南信州・奥三河 夏の野草  

Vol.11


11年7月1日(金)
 キンセイランが絶滅の危機に瀕している。以前から群生しているほどではなかったにしろ、もう少し多くの株があったのだが、年々減り続け、今年はとうとう3株を確認できただけ。このままいくと来年には目にすることができなくなるかもしれないというので、開花情報を得た機会を逸してはならじと現地へ赴いた。この花は多年草ながら毎年同じ場所に咲くとは限らず、探しあてるのにはいつも苦労させられる。

キンセイラン
キンセイラン

 ウチョウランも御多聞に漏れずその数は少なくなるばかり。今年は新たな自生地情報があって、早速現地へ出かけてみたところ、咲いていたのは5m以上はあろうかという崖の上。急な斜面を木の枝に掴まりながらよじ登り、やっとの思いで傍までたどり着いた。足元は今にも崩れそうな軟弱な山肌で、かろうじて立っていられるほどの広さしかない。こういう場所では「花風景」的写真は望むべくもないが、それでもなんとかそれらしき雰囲気のある写真を撮りたいとがんばってみた。

ウチョウラン
ウチョウラン

 次はクモラン。これを最初に見たときには「えっ!これが花?」という印象。コケの生えた古木に着生する植物で葉は無い。名前は放射状に根を広げている様子を虫の蜘蛛に見立てたもの。花の中心部から立ち上がる1cmにも満たない花茎上に、わずか2mm程度の大きさの花を付ける。言われてみないとそれが花であることは分からない。撮影しているときには雨が降っており、かなり薄暗かったのでISO感度を1600まで上げた。

クモラン
コクラン

 エゾスズランは別の場所で撮ったもの。

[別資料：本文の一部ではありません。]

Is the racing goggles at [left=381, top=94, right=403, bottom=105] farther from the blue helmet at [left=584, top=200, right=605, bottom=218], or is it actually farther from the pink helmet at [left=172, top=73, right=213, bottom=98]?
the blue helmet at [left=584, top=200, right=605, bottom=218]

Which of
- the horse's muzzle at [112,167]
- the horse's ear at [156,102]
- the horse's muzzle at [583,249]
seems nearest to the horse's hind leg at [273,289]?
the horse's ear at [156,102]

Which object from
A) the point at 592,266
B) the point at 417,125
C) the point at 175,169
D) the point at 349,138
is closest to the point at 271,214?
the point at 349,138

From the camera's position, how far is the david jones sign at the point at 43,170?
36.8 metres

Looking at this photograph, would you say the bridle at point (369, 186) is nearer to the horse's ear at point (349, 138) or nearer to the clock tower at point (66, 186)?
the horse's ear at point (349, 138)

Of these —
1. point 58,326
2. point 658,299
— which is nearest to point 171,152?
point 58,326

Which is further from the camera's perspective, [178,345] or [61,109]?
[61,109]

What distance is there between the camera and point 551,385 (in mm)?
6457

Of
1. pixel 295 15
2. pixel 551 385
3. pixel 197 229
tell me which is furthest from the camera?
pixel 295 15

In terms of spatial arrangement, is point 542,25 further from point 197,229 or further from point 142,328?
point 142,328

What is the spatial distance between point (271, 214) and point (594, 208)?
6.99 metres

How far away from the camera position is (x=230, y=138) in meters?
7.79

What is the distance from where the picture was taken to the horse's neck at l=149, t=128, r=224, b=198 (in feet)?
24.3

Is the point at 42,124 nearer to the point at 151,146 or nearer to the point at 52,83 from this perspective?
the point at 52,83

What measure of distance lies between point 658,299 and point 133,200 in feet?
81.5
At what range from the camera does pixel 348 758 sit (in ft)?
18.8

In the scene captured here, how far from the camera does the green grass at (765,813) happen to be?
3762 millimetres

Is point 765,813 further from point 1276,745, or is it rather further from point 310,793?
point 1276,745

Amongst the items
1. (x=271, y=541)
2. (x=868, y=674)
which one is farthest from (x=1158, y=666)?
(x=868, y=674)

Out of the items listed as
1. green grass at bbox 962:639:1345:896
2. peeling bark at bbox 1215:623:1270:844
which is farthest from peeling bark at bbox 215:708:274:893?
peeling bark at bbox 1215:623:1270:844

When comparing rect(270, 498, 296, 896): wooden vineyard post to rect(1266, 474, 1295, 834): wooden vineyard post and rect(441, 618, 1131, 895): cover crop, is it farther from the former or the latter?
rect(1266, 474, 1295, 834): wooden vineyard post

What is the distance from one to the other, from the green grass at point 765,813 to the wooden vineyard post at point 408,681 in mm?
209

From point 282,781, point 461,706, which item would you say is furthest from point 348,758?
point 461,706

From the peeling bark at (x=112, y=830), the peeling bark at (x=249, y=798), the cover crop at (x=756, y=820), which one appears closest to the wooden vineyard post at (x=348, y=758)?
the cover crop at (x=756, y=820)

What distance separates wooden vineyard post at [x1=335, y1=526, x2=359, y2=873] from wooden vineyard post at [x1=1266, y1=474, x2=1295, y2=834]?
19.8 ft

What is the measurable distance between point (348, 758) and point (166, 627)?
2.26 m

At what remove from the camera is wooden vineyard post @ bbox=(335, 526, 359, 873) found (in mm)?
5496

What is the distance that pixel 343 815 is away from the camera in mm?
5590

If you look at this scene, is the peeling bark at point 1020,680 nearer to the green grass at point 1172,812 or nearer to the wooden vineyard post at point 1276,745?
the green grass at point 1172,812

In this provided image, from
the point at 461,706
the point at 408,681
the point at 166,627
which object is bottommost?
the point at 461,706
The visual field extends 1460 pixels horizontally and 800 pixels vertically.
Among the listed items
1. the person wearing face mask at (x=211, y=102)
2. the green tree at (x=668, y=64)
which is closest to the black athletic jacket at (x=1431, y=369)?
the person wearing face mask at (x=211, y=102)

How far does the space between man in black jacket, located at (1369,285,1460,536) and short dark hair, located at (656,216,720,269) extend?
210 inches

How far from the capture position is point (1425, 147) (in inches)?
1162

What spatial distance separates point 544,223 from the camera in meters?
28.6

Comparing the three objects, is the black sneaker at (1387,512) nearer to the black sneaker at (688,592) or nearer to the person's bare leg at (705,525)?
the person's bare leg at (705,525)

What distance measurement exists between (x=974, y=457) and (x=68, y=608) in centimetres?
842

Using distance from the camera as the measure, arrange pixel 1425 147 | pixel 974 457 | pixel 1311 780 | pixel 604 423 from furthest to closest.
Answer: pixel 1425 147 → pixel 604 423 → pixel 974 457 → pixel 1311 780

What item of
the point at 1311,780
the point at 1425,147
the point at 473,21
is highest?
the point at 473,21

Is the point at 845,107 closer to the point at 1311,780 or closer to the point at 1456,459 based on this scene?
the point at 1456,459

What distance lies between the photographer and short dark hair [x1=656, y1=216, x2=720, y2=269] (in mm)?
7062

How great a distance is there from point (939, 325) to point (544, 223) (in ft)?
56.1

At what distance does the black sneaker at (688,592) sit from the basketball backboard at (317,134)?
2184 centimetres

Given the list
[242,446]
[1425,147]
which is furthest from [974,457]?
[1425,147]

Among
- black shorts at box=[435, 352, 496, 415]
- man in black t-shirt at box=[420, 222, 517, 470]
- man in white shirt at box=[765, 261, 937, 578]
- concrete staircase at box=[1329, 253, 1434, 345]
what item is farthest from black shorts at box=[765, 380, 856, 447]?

まだほとんどが蕾だったので機会を改めて再度撮りにでかけるつもり。コクラン、オオバノトンボソウのポイントに到着したときはすでに午後5時を過ぎており、森の中はかなり暗くてピントが合っているのかどうかさえもわからず、カメラの合焦音だけを頼りに撮影した。撮影中は群がる蚊に悩まされ、意に反して献血までさせられた。最後の4枚はそれぞれの撮影場所で目についた花をまとめたもの。